One Adapter Layer, Seven Data Source Types

Supporting many databases sounds like a connector problem. In practice, it is a contract problem. The hard part is not counting how many logos you can list on a pricing page. The hard part is making one SQL agent behave predictably across six direct database adapters while also handling spreadsheet uploads through a SQLite bridge.A preprocessor is a function that rewrites or rejects a query before it hits the database. Every adapter chains them in order before executing anything.

Without a shared lifecycle, every feature that touches a database starts accumulating per-engine branches. Connection management, validation, read-only enforcement, retry logic — each one gets reimplemented in seven unrelated places. The product moves fast at first and then stops moving because every change touches seven files.

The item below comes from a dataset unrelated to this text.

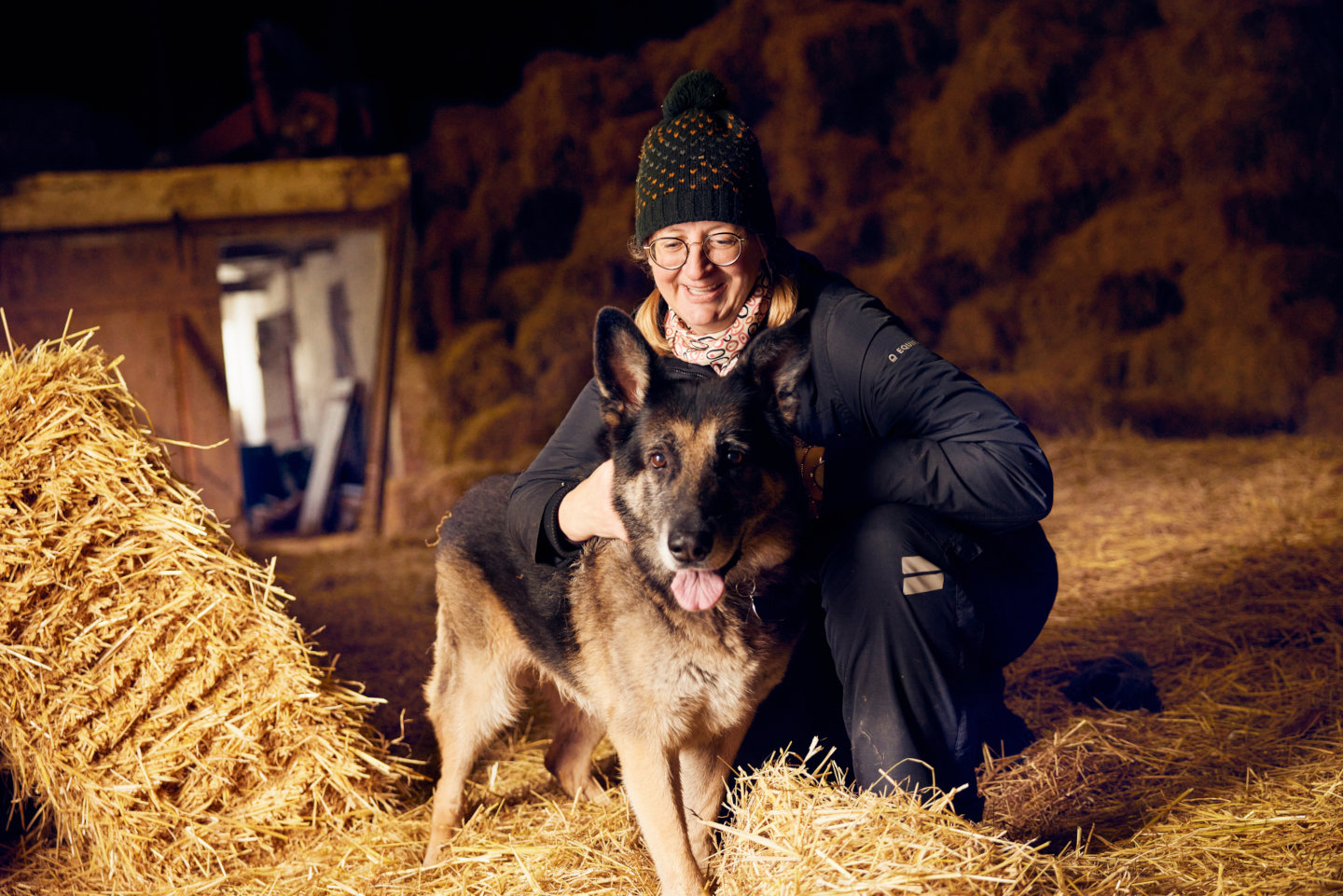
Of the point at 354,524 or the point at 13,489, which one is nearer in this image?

Limerence solves that by centering everything on one shared adapter lifecycle. A single factory dispatches to the correct adapter, and from there the base class owns the pipeline: preprocess the query, execute or validate it, and optionally recover from known failure shapes. The subclasses fill in how connections work, how validation works, and which failures are repairable. The base class decides what the lifecycle even is.

◆Key Takeaway

The adapter pattern here is not seven independent connectors. It is one shared lifecycle contract, six direct engine adapters, and one spreadsheet-to-SQLite bridge.

One Factory Chooses the Dialect

The first important choice is having one dispatch point. The backend looks at the data source type once, chooses a concrete adapter, and hands the rest of the lifecycle to that object.

That sounds small, but it changes the architecture. Without a single dispatch point, every feature that touches a database starts accumulating if postgres, if mysql, if bigquery branches of its own. With a factory, those branches stay concentrated at the edge.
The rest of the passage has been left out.